# Heisse Suppe und Allahs Backofen Teil 4



## Casso (7. Juli 2019)

Danke für die Bilder und den kurzen Einblick in deine Angeltage. Ärgerlich dass du einige Fische verloren hast aber das gehört dazu und der Drill ist ja trotzdem gut gewesen. Von daher passt es doch irgendwie. Schöne Bilder wobei ich gestehen muss, dass ich bei dem Wetter nicht vor die Tür zum Angeln gegangen wäre. Bei Sonne und hohen Temperaturen verkrieche ich mich immer irgendwo in den Schatten und hoffe dass der Tag bald vorbei ist.


----------



## Krallblei (7. Juli 2019)

Des geht schon. Mit viel trinken und viel Schatten. Uv-Schutzkleidung stets getränkt mit Eiswasser 

Danke für deine Rückmeldung


----------



## Elmar Elfers (7. Juli 2019)

Cooler Bericht Aber echt extreme Bedingungen...


----------



## Nemo (7. Juli 2019)

Ihr verliert recht viele Fische. Vielleicht mal stärkeres Gerät wählen?


----------



## Krallblei (8. Juli 2019)

Bring nix. 

1. Wirfst dich zu tode.
2. Sind die Korallen ja immernoch da.


----------



## nostradamus (8. Juli 2019)

Hi,
schöner Bericht wie immer! 
Danke
mario


----------



## Krallblei (8. Juli 2019)

*Danke Mario.*

Du kennst die Bedingungen vor Ort!

Schwierig.

Aber geil wenns läuft

Rechts vom Hotel ist ne arge Strömungskante. Schnorchler dürfen da nicht hin. Und das nicht ohne Grund. Da spült es dich weg. Fast jeden Abend raubte es da 2 Stunden. Leider ist das zu nah am Hotel und das Gebiet wurde gesperrt wegen neuem Hotelbau.

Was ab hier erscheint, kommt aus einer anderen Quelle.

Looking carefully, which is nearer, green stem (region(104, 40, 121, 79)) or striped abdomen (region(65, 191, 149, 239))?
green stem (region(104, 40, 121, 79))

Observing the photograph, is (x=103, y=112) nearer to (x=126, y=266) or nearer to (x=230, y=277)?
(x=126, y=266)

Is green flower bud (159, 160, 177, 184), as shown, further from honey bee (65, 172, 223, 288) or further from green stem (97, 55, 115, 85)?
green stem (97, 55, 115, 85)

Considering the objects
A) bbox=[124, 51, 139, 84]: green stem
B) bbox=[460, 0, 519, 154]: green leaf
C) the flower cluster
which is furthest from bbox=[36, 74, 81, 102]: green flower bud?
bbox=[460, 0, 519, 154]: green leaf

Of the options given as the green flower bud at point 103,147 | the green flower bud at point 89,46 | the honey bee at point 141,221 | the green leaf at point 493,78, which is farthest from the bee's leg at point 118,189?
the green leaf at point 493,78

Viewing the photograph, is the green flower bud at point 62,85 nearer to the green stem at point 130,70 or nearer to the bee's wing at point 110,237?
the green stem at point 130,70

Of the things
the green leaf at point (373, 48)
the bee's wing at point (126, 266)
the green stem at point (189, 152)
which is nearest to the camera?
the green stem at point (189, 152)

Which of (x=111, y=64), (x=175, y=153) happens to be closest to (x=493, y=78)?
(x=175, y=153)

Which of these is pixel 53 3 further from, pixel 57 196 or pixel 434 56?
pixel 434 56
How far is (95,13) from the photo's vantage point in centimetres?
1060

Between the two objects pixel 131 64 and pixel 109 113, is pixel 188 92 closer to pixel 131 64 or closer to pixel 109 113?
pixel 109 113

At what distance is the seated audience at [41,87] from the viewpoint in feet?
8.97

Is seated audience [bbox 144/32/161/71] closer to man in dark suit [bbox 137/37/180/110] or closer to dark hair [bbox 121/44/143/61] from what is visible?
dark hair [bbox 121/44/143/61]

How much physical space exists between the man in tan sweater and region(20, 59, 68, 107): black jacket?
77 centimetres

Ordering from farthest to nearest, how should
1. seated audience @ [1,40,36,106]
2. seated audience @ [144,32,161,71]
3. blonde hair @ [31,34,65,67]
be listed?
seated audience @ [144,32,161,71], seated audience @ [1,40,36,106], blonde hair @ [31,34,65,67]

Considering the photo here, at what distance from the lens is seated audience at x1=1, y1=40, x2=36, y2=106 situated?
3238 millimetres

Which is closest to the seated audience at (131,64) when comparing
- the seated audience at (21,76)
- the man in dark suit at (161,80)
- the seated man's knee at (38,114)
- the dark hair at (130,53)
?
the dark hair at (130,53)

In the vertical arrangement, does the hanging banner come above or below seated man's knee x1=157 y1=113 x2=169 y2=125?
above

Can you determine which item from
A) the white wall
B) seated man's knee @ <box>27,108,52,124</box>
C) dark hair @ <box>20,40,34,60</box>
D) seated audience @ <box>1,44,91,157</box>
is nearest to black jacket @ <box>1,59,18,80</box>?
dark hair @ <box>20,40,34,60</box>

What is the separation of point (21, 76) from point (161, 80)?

Da läuft es. Da hängt bei jeden zweiten Wurf ein Fisch. Schade schade.

Auch ich habe meine Grenzen dort.


----------



## Nemo (12. Juli 2019)

Krallblei schrieb:


> Bring nix.
> 
> 1. Wirfst dich zu tode.
> 2. Sind die Korallen ja immernoch da.



Mag sein, aber z.B. die Daiwa Ninja wäre mir definitiv ein wenig zu schwach auf der Brust für diese Verhältnisse und die offensichtlich vorhandenen großen Fische.
Schade für die verlorenen Fische und schade für Euch...

Trotzdem wieder ein sehr schöner und lesenswerter Bericht
Super auch die Zubereitung des Fangs im Steingrill/-ofen


----------



## Krallblei (12. Juli 2019)

Danke Dir.

Zum Spinnfischen wäre die mir auch deutlich zu klein. 
Allerdings sieht das mein Ägyptischer Freund beim Grundangeln auf Kleinfisch anders
.


----------



## Leihwagenmafia (12. Juli 2019)

Toller Bericht. Käme nie auf die Idee da angeln zu gehen. Aber sehr interessant zu lesen


----------



## rule270 (13. Juli 2019)

Hy
Schöner Bericht .
Leider wars mir ein wenig Heiss zu dieser Zeit.
Wenns geht im Frühjahr wieder ...
LG
Rudi


----------



## Bastardmakrele (15. Juli 2019)

Guter Bericht, klassisches Dilemma bei dir wie mir scheint...sehr hart erarbeitete Fische, und gerade genug Kontakte um nicht die Motivation zu verlieren. 
Freu mich schon auf deine weiteren Abenteuer....du bist ja offensichtlich nicht kleinzukriegen


----------